Spatial relationship records:
** START **
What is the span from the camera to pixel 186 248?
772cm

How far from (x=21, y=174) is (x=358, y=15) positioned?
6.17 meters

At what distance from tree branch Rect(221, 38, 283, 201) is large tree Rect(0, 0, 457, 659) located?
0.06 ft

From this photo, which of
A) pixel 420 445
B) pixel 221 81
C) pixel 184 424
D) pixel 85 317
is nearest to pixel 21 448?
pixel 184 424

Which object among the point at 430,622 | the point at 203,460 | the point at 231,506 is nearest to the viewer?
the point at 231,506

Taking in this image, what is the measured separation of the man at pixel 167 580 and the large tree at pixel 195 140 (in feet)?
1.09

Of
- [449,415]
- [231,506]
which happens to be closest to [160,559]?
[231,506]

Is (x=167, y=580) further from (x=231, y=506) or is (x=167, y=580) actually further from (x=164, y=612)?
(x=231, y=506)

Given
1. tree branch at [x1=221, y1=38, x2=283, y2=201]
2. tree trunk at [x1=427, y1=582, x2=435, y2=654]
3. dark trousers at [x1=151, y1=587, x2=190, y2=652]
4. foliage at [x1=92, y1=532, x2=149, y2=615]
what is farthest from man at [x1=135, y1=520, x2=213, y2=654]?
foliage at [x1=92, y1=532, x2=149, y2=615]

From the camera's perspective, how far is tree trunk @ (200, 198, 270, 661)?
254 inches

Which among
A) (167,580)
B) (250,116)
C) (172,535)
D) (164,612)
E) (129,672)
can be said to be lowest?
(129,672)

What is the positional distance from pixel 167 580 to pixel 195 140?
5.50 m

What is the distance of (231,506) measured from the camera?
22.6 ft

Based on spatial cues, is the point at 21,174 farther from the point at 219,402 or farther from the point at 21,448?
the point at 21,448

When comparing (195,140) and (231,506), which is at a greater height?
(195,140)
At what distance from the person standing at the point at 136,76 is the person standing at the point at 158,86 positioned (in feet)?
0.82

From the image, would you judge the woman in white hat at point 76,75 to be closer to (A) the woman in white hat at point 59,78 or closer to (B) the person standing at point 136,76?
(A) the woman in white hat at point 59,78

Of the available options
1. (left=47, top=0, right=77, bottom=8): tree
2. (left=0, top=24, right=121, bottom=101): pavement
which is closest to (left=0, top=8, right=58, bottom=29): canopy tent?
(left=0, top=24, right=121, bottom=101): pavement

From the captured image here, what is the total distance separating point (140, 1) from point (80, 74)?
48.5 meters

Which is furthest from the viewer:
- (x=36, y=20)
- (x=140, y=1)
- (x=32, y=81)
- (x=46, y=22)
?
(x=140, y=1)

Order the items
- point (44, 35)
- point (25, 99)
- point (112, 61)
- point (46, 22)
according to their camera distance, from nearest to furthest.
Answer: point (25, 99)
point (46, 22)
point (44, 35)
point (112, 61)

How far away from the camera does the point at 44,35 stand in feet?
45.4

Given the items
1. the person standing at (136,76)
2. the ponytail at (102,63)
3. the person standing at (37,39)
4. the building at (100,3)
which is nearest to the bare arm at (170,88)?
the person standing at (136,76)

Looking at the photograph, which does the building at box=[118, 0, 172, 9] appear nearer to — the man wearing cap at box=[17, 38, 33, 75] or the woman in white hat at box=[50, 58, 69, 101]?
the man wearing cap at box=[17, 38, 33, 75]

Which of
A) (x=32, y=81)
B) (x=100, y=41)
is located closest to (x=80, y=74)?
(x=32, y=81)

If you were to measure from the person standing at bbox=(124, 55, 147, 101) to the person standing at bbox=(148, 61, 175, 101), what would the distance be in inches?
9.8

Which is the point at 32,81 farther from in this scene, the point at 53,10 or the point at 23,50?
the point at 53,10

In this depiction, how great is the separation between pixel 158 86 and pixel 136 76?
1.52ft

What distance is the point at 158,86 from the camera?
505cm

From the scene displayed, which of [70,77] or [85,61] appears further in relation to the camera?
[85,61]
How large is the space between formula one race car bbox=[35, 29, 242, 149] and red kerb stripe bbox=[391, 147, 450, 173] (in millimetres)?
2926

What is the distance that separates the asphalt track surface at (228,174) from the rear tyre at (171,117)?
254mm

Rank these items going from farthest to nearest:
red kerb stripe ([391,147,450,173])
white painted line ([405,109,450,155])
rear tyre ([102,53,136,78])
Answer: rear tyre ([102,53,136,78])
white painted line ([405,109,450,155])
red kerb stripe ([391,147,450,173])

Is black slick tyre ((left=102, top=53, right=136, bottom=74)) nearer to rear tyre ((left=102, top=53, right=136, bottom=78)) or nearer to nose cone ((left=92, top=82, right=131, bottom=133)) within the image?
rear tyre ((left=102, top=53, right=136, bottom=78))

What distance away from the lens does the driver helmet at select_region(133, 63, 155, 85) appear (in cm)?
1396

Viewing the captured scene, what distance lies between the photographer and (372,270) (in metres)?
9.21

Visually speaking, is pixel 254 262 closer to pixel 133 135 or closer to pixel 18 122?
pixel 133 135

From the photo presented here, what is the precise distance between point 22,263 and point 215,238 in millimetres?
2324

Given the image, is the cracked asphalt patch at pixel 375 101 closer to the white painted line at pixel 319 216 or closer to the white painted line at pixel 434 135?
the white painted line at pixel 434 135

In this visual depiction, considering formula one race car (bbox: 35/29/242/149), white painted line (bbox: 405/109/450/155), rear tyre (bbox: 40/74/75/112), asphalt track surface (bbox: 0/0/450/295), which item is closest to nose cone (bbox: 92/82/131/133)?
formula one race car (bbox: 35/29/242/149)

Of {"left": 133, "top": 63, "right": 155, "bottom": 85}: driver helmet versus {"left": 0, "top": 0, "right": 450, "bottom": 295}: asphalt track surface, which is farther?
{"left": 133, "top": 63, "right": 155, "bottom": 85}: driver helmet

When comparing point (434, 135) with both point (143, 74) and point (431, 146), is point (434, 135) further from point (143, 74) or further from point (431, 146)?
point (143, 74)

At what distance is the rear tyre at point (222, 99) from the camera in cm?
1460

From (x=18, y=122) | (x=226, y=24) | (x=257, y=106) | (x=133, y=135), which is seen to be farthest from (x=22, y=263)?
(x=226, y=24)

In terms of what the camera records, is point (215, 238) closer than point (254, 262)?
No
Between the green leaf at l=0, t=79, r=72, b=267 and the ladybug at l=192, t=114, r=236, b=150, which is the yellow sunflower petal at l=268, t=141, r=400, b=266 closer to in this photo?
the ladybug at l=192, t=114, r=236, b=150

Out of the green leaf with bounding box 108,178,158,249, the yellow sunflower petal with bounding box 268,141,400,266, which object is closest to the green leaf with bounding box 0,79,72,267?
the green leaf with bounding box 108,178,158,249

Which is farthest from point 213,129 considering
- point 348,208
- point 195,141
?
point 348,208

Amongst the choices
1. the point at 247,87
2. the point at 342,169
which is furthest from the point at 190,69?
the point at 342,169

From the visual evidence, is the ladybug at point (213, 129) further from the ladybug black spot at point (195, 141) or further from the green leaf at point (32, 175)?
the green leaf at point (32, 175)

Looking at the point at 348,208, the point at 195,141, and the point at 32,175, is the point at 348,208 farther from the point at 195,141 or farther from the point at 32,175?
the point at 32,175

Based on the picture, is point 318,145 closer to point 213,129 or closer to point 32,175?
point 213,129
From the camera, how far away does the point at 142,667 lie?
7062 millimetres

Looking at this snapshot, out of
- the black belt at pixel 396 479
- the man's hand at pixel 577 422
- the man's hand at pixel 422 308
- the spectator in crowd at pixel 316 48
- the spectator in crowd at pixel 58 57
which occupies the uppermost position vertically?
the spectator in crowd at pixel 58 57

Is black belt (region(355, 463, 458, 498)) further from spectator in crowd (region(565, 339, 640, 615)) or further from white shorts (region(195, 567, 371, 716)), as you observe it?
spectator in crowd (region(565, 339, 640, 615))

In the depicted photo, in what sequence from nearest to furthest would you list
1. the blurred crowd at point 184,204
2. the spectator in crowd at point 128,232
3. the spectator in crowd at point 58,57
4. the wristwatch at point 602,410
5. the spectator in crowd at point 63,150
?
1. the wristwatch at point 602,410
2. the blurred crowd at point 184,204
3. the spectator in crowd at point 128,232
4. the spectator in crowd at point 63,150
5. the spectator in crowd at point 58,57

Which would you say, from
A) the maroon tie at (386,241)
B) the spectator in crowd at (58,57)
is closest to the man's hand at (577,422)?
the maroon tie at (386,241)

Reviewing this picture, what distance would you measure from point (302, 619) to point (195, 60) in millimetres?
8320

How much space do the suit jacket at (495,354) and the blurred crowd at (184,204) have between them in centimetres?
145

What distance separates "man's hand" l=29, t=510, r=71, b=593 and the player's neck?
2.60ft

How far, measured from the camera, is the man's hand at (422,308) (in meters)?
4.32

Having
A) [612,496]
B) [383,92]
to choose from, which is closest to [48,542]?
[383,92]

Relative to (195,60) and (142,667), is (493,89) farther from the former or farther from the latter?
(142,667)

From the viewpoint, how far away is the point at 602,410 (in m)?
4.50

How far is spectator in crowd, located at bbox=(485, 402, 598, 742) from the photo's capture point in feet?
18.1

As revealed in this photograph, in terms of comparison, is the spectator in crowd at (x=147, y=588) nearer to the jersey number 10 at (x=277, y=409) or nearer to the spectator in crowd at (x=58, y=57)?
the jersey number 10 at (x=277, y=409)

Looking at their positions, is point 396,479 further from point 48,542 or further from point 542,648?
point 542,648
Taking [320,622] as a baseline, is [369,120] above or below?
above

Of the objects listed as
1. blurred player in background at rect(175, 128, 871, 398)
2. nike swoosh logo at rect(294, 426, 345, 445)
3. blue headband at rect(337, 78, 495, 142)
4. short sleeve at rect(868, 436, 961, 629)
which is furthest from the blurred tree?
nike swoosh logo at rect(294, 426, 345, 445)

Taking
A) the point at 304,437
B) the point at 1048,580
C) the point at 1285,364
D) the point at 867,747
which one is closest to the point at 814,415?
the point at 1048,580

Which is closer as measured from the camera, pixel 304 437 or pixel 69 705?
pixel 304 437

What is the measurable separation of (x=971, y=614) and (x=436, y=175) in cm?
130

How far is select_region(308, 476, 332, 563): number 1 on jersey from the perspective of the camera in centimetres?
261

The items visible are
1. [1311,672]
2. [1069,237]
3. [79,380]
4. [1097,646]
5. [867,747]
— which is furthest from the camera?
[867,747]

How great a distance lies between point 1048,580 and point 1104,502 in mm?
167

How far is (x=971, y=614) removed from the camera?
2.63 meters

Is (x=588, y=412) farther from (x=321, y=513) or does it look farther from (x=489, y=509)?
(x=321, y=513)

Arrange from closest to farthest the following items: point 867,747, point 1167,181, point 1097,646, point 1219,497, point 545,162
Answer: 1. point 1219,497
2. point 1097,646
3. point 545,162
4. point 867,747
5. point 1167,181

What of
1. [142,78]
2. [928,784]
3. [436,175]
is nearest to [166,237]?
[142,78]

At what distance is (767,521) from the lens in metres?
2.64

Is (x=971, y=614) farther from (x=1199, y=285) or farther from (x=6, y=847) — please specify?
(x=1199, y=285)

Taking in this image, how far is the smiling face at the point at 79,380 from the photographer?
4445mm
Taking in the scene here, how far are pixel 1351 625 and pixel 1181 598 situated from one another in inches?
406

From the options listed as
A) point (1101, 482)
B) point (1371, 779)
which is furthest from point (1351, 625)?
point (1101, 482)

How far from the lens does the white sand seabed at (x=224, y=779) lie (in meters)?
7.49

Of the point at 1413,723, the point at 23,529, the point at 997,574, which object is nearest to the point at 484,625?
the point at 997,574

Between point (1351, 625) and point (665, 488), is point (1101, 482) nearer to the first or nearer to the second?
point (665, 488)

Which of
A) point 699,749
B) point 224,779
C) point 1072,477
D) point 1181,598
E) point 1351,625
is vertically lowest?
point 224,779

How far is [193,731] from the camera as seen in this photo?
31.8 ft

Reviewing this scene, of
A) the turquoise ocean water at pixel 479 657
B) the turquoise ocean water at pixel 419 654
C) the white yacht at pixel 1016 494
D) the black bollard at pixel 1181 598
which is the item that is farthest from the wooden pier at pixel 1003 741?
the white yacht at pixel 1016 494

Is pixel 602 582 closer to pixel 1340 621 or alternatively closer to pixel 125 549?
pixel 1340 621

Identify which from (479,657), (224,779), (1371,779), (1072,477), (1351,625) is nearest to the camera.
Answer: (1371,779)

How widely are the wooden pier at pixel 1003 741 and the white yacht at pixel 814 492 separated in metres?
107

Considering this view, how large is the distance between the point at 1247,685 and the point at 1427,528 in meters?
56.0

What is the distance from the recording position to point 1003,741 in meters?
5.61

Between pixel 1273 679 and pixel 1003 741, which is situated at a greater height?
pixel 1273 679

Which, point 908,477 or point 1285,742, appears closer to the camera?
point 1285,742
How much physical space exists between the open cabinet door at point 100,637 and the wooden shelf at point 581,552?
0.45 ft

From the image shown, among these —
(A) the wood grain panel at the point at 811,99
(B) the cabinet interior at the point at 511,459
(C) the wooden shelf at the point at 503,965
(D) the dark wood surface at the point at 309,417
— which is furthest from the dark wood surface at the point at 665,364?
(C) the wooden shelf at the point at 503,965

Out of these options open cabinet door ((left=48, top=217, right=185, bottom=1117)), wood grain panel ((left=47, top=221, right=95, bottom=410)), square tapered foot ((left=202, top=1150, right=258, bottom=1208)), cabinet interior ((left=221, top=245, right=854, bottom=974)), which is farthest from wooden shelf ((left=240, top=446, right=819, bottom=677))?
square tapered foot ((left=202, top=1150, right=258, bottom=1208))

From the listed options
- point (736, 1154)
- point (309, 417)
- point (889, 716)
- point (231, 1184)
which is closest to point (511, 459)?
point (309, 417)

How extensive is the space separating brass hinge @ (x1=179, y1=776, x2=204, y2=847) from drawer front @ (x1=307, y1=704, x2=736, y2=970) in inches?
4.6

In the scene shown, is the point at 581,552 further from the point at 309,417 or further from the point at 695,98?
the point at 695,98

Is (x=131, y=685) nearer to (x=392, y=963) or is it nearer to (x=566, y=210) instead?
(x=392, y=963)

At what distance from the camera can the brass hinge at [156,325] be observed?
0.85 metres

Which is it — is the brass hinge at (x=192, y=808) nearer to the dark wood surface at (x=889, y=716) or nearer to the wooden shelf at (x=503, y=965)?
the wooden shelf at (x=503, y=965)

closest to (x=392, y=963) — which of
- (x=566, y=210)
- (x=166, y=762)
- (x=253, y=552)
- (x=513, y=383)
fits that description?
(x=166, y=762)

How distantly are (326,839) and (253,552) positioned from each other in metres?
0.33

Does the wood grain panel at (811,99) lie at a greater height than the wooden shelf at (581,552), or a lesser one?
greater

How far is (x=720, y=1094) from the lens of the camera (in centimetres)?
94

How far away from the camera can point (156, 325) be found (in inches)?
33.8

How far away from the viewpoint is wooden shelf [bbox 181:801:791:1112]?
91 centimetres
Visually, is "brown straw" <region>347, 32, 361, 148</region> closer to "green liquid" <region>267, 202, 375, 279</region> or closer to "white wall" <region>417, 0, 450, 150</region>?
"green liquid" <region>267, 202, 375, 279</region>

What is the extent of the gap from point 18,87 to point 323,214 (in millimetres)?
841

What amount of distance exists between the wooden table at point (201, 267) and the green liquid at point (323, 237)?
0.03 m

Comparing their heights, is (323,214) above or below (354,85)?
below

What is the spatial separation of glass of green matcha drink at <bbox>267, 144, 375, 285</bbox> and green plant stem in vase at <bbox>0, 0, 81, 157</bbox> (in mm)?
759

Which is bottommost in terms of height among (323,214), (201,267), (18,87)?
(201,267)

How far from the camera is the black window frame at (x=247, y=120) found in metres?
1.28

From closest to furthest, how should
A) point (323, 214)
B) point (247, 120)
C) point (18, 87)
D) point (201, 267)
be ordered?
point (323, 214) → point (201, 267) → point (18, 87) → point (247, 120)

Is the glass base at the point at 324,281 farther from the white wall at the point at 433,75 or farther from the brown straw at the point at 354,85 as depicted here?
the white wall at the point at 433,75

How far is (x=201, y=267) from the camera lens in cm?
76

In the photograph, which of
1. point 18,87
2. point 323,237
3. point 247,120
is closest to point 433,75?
** END **
**WHAT THE TASK ASKS**: Set down, word for word, only the lines running from the line with "closest to (x=392, y=963) — which of" to the last line of the listing above. Both of those lines belong in your answer.

**SOLVED PROBLEM**:
closest to (x=392, y=963) — which of
- (x=566, y=210)
- (x=166, y=762)
- (x=253, y=552)
- (x=513, y=383)
fits that description?
(x=166, y=762)

How distantly are (326,839) and (253,552) positioned from each other in metres?
0.33

Does the wood grain panel at (811,99) lie at a greater height than the wooden shelf at (581,552), or a lesser one?
greater

How far is (x=720, y=1094) from the lens of the camera (in centimetres)?
94

How far away from the camera can point (156, 325) be found (in inches)?
33.8

How far away from the viewpoint is wooden shelf [bbox 181:801:791:1112]?
91 centimetres
Visually, is "brown straw" <region>347, 32, 361, 148</region> closer to "green liquid" <region>267, 202, 375, 279</region> or closer to "white wall" <region>417, 0, 450, 150</region>?
"green liquid" <region>267, 202, 375, 279</region>

What is the extent of the gap from point 18,87 to point 323,214 (in millimetres)?
841

What amount of distance exists between the wooden table at point (201, 267) and the green liquid at point (323, 237)?
0.03 m

Comparing their heights, is (323,214) above or below (354,85)?
below

What is the spatial separation of glass of green matcha drink at <bbox>267, 144, 375, 285</bbox> and green plant stem in vase at <bbox>0, 0, 81, 157</bbox> (in mm)?
759

Which is bottommost in terms of height among (323,214), (201,267), (18,87)?
(201,267)

How far from the camera is the black window frame at (x=247, y=120) found in metres?
1.28

From closest to furthest, how should
A) point (323, 214)
B) point (247, 120)
C) point (18, 87)
D) point (201, 267)
be ordered?
point (323, 214) → point (201, 267) → point (18, 87) → point (247, 120)

Is the glass base at the point at 324,281 farther from the white wall at the point at 433,75 or farther from the brown straw at the point at 354,85 as depicted here?
the white wall at the point at 433,75

How far is (x=201, y=267) from the camera lens in cm?
76

In the photograph, which of
1. point 18,87
2. point 323,237
3. point 247,120
is closest to point 433,75?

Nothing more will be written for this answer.